Your task is to transcribe all of the data below exactly, omitting the images.

-*-

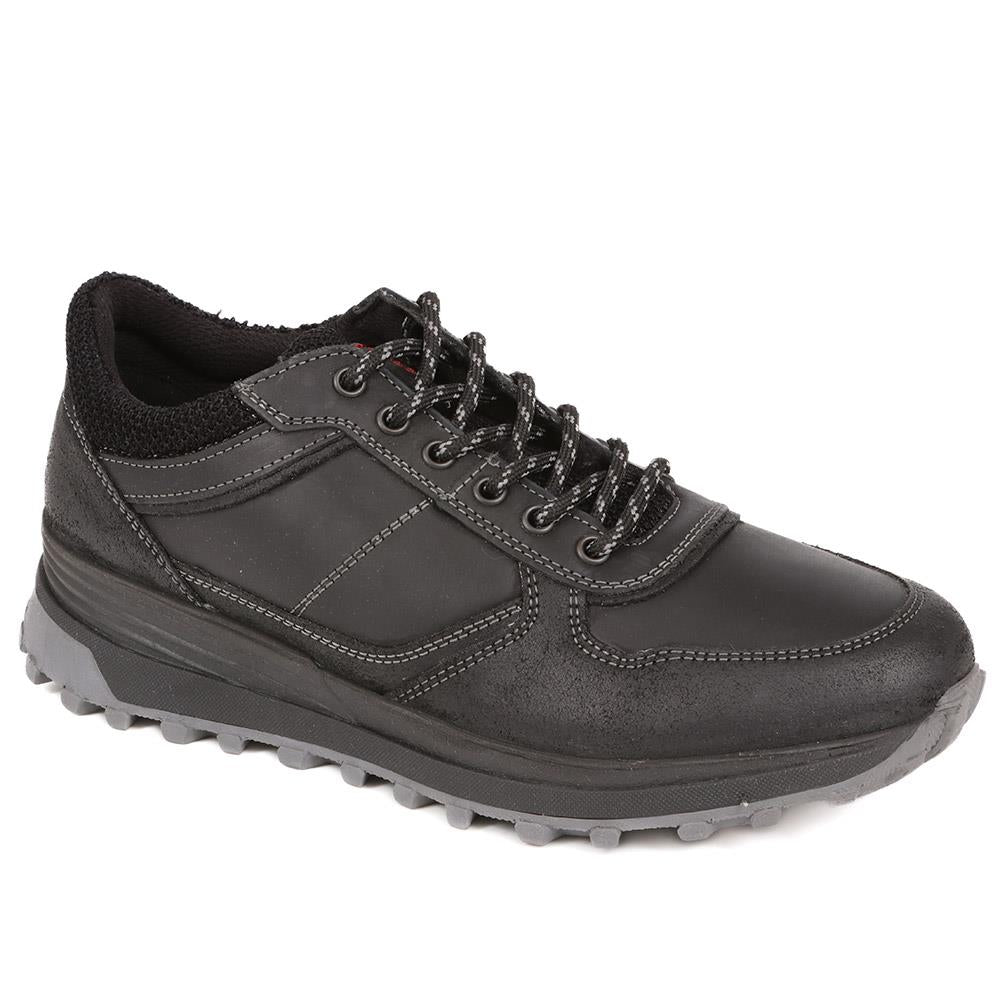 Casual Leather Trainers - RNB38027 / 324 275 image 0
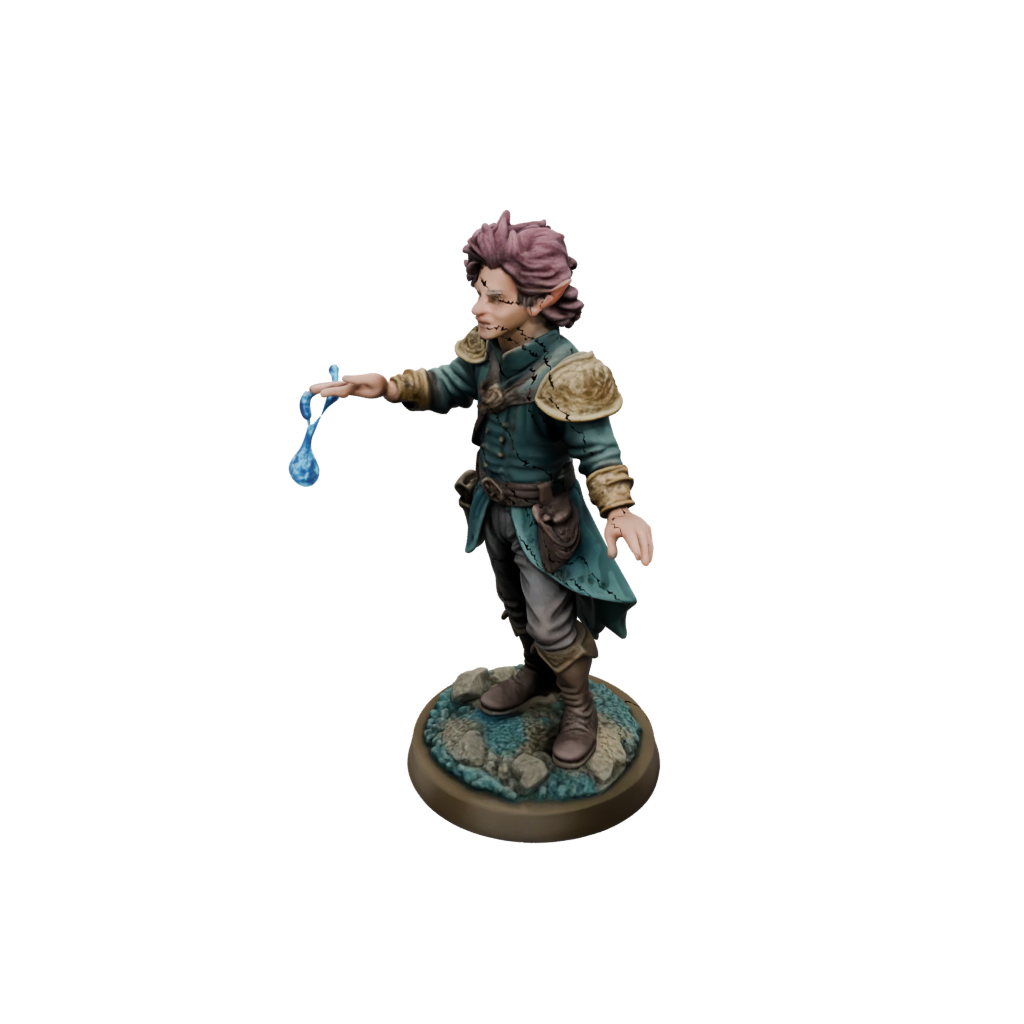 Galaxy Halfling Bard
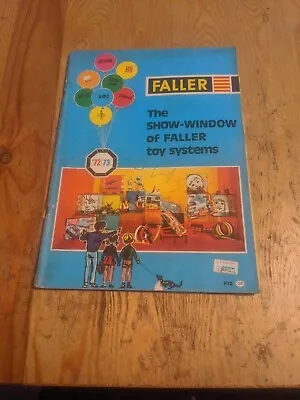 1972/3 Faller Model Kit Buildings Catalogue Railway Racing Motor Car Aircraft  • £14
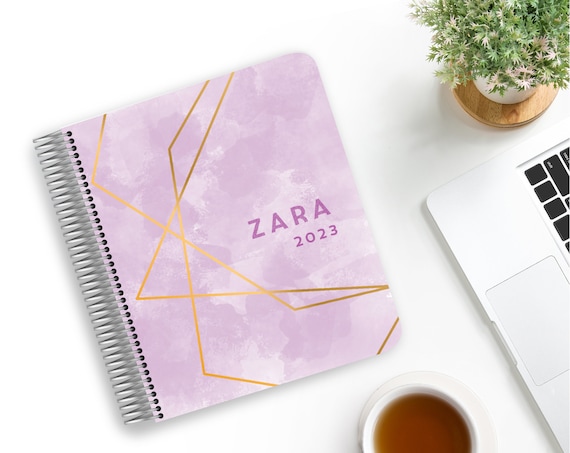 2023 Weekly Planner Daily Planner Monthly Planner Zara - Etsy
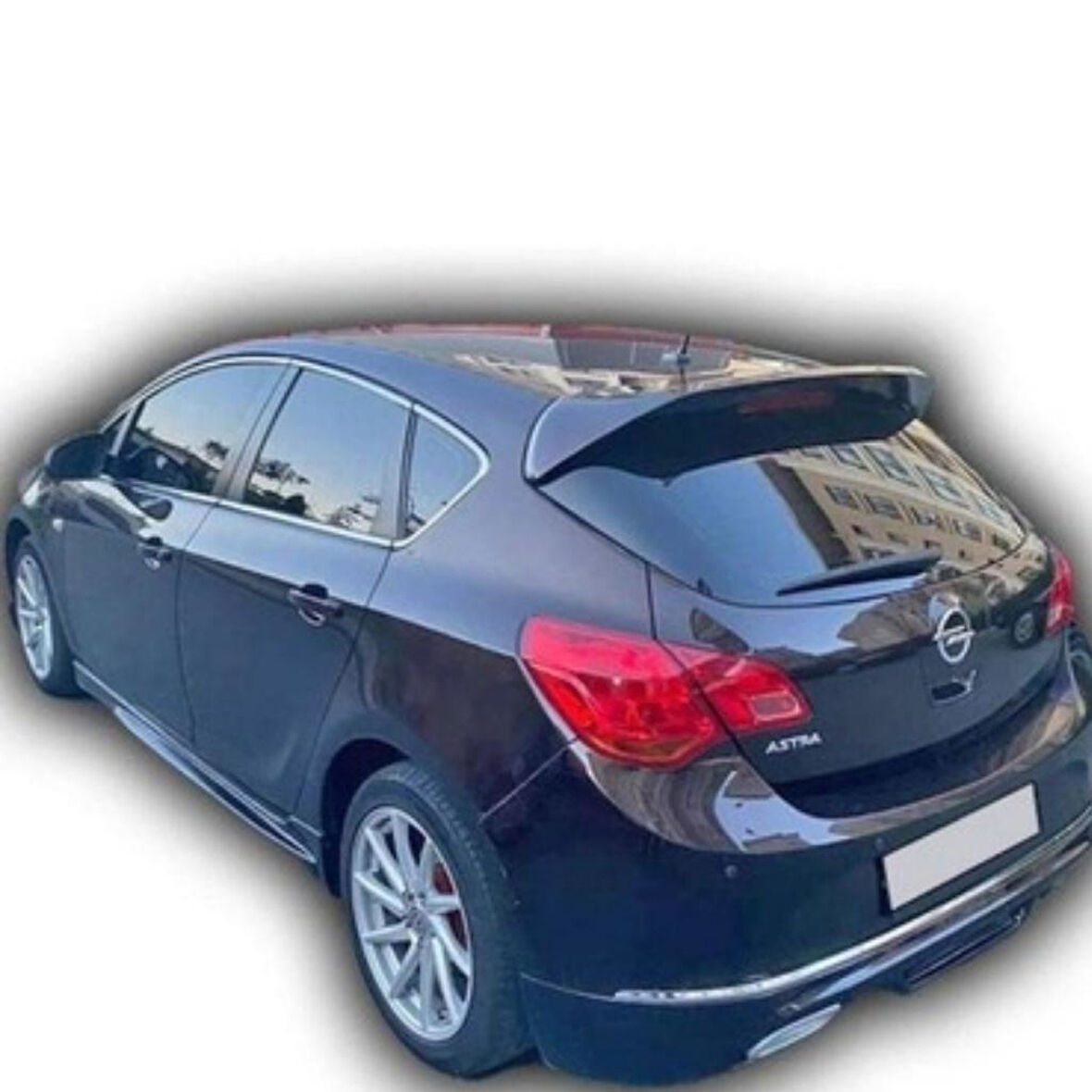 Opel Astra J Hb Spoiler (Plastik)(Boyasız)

-*-

Answer area:
 Casual Leather Trainers - RNB38027 / 324 275 image 0
 Galaxy Halfling Bard
 1972/3 Faller Model Kit Buildings Catalogue Railway Racing Motor Car Aircraft  • £14
 2023 Weekly Planner Daily Planner Monthly Planner Zara - Etsy
 Opel Astra J Hb Spoiler (Plastik)(Boyasız)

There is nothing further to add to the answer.